▸ WORK REQUEST
Starting at the top of the records, output every line through the one that contains "scientific name: Sus scrofa", keeping each exactly as it appears.

[Saved entries]
-.-.-
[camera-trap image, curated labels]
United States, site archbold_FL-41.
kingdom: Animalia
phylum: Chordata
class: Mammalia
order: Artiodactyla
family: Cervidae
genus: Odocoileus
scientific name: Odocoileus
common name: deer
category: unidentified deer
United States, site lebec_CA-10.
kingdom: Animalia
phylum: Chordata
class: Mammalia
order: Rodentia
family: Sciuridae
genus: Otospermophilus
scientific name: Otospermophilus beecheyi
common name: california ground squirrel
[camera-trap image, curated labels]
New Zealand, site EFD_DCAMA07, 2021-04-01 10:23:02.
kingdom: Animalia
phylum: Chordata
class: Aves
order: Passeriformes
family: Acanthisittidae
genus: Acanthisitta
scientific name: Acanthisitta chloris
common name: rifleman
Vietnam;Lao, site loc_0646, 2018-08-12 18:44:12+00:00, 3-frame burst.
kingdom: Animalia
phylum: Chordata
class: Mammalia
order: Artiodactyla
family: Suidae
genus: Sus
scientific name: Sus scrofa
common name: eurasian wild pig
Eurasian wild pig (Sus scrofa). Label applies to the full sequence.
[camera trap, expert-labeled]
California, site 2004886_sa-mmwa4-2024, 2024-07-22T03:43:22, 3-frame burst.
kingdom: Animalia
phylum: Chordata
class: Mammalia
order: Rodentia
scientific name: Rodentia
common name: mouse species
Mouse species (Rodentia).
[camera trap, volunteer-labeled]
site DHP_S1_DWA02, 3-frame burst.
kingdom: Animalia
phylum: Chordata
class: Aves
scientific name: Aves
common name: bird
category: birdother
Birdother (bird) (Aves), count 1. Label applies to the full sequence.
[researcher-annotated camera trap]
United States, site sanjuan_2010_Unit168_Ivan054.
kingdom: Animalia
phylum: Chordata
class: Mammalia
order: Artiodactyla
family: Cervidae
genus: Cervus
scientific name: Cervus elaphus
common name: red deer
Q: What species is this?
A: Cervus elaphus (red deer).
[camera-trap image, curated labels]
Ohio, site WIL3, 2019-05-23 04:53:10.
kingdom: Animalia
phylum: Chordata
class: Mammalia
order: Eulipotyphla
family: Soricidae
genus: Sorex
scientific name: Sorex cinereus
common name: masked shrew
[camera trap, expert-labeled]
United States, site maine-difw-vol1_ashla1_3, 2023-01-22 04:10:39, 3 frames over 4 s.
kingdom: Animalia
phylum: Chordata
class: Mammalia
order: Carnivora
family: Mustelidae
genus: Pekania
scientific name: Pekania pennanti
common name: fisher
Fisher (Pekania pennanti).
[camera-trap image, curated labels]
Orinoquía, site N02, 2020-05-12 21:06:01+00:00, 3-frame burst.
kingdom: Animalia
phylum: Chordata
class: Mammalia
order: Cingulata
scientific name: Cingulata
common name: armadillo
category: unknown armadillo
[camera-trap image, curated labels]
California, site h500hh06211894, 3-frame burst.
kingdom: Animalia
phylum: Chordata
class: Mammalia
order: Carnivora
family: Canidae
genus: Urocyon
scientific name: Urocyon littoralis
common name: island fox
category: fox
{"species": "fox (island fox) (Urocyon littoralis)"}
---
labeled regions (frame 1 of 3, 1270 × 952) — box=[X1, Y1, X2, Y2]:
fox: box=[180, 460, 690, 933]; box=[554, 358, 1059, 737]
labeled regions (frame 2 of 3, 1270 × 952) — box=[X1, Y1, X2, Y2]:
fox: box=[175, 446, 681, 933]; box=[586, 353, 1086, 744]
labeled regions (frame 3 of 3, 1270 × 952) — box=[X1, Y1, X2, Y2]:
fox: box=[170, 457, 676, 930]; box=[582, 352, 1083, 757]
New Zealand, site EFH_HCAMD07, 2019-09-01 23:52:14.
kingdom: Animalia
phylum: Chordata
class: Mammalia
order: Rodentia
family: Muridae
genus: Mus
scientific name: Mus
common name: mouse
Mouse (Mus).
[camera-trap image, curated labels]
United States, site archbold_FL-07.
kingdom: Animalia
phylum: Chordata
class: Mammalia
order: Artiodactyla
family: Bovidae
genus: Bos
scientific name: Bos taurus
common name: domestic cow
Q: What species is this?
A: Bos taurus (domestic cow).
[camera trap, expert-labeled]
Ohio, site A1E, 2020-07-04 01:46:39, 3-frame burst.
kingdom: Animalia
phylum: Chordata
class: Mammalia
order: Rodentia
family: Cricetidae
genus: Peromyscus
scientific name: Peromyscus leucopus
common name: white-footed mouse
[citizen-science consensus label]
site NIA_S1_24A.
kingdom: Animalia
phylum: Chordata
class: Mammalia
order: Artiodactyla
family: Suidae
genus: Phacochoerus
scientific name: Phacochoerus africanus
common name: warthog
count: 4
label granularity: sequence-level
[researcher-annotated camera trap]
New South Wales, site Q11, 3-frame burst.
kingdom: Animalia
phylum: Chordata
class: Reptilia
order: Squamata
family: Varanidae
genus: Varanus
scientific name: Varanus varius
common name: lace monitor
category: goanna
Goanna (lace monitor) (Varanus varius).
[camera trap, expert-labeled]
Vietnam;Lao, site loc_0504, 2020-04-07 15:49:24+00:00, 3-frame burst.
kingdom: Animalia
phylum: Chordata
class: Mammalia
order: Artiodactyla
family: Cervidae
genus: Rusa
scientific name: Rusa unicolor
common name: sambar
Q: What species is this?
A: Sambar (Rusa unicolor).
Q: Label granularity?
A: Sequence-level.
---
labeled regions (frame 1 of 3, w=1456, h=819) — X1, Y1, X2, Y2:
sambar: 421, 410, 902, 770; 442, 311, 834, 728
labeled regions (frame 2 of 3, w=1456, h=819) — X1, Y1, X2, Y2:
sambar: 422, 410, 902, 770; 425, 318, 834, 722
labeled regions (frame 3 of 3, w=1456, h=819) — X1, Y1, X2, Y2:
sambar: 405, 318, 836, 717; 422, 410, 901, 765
-.-.-
▸ OUTPUT OF THE EXERCISE
[camera-trap image, curated labels]
United States, site archbold_FL-41.
kingdom: Animalia
phylum: Chordata
class: Mammalia
order: Artiodactyla
family: Cervidae
genus: Odocoileus
scientific name: Odocoileus
common name: deer
category: unidentified deer
United States, site lebec_CA-10.
kingdom: Animalia
phylum: Chordata
class: Mammalia
order: Rodentia
family: Sciuridae
genus: Otospermophilus
scientific name: Otospermophilus beecheyi
common name: california ground squirrel
[camera-trap image, curated labels]
New Zealand, site EFD_DCAMA07, 2021-04-01 10:23:02.
kingdom: Animalia
phylum: Chordata
class: Aves
order: Passeriformes
family: Acanthisittidae
genus: Acanthisitta
scientific name: Acanthisitta chloris
common name: rifleman
Vietnam;Lao, site loc_0646, 2018-08-12 18:44:12+00:00, 3-frame burst.
kingdom: Animalia
phylum: Chordata
class: Mammalia
order: Artiodactyla
family: Suidae
genus: Sus
scientific name: Sus scrofa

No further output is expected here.